How to complete this task: Wherever the word "David" appears in a line of the data, that line should be copied.

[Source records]
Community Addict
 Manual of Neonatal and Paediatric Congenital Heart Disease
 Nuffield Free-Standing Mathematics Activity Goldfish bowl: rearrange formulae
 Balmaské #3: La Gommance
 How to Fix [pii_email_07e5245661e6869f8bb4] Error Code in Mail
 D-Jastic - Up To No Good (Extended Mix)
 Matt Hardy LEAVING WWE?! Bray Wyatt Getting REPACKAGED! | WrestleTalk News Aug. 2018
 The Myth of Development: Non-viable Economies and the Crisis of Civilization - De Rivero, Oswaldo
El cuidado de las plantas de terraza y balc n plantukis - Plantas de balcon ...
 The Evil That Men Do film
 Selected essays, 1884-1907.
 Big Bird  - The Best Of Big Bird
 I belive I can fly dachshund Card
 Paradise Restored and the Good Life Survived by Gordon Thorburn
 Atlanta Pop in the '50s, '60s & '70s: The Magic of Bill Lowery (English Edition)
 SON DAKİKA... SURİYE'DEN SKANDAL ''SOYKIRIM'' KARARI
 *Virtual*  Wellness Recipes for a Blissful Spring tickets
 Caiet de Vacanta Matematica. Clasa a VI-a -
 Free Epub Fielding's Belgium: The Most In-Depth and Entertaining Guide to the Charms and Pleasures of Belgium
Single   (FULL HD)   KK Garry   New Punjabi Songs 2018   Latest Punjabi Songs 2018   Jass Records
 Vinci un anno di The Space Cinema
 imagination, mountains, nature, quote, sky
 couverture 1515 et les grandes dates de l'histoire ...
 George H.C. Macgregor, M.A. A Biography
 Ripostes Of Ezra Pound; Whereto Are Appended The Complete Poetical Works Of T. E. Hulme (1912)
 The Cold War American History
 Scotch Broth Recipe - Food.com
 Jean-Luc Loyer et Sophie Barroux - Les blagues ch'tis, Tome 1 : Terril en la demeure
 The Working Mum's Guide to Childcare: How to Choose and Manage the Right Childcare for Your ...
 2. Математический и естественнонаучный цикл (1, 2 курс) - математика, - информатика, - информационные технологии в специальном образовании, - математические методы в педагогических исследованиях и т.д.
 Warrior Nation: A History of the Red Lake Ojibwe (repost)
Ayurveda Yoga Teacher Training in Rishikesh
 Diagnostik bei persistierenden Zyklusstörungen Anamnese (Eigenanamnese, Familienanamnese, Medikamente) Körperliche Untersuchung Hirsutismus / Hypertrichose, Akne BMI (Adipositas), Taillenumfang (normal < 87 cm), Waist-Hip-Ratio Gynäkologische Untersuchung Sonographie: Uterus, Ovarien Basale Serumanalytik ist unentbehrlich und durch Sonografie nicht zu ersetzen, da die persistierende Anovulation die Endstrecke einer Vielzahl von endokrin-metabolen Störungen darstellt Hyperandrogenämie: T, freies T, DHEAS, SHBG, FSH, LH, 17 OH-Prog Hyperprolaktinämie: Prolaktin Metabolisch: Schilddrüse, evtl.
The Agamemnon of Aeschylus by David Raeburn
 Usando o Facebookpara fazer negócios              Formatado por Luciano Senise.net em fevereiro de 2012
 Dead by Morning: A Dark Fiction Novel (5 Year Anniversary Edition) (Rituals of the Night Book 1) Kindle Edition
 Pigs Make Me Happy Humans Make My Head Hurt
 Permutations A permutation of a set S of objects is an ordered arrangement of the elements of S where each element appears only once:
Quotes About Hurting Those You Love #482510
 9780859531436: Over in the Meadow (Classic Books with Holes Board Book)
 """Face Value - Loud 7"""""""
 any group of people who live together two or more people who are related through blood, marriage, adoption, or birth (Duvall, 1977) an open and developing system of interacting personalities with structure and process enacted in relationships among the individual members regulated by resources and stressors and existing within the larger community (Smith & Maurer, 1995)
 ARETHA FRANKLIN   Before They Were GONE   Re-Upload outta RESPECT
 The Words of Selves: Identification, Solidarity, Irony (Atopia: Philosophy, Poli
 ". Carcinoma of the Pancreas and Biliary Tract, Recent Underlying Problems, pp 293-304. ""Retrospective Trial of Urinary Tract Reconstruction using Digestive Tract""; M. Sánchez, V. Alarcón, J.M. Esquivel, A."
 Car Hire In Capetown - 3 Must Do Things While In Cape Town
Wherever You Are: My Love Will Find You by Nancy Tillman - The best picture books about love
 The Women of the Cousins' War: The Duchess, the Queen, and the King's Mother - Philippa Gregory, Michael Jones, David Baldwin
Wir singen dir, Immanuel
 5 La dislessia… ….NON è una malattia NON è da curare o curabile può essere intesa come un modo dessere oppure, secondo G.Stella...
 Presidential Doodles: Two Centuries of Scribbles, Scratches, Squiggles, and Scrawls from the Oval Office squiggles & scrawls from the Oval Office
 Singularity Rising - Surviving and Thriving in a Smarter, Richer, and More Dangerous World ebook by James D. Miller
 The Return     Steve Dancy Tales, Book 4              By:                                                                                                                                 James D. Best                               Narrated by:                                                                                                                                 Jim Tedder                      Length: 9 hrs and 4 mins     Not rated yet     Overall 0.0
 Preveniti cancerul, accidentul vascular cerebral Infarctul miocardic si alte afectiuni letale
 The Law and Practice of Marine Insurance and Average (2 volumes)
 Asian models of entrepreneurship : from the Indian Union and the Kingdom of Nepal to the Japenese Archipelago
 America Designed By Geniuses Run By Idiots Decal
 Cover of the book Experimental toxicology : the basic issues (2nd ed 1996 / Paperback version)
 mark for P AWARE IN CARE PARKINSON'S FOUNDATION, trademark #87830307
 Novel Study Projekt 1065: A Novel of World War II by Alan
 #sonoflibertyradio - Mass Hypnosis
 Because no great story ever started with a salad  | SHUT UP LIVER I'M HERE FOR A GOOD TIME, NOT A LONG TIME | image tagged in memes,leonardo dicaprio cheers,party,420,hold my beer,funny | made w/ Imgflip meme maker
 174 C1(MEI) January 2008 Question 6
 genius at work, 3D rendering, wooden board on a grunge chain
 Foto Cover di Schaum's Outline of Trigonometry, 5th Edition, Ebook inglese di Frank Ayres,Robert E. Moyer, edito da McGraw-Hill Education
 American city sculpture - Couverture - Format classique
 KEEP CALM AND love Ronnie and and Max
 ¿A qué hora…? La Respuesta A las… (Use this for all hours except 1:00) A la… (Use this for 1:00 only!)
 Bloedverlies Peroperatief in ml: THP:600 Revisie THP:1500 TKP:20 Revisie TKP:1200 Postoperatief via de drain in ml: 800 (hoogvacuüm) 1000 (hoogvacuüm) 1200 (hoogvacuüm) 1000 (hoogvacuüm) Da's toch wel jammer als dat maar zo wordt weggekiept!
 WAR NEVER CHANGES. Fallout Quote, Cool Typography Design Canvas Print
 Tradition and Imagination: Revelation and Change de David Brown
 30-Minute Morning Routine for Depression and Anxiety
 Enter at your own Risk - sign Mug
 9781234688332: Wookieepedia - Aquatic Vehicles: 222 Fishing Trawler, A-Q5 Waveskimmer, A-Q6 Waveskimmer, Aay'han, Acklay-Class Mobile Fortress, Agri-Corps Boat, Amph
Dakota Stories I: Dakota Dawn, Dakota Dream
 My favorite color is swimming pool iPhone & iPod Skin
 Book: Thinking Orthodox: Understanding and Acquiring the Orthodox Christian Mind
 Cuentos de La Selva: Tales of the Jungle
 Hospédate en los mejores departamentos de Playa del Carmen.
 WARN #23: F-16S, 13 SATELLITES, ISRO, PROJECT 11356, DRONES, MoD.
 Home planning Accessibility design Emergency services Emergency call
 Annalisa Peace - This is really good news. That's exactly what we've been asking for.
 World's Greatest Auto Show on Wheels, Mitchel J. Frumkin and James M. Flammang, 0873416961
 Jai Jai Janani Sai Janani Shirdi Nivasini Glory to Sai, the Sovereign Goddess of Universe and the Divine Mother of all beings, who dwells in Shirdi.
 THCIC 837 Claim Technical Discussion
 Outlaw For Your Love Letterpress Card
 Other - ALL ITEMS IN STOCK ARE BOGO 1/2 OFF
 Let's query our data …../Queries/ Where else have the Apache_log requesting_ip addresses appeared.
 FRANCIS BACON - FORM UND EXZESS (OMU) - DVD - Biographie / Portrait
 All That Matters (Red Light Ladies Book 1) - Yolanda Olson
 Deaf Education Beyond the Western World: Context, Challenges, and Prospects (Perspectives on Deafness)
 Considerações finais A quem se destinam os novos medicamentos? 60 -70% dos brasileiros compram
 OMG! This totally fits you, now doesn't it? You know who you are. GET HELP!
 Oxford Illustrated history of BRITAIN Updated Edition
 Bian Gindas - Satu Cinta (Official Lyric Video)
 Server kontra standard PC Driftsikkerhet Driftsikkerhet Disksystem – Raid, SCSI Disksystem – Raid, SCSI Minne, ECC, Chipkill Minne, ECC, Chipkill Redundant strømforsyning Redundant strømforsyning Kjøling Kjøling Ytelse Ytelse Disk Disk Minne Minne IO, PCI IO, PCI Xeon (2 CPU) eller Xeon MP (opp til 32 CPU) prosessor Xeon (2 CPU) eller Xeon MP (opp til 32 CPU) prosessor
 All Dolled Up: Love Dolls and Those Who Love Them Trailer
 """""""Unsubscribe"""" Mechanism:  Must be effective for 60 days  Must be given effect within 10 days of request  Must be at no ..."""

Response box:
The Agamemnon of Aeschylus by David Raeburn
 The Women of the Cousins' War: The Duchess, the Queen, and the King's Mother - Philippa Gregory, Michael Jones, David Baldwin
 Tradition and Imagination: Revelation and Change de David Brown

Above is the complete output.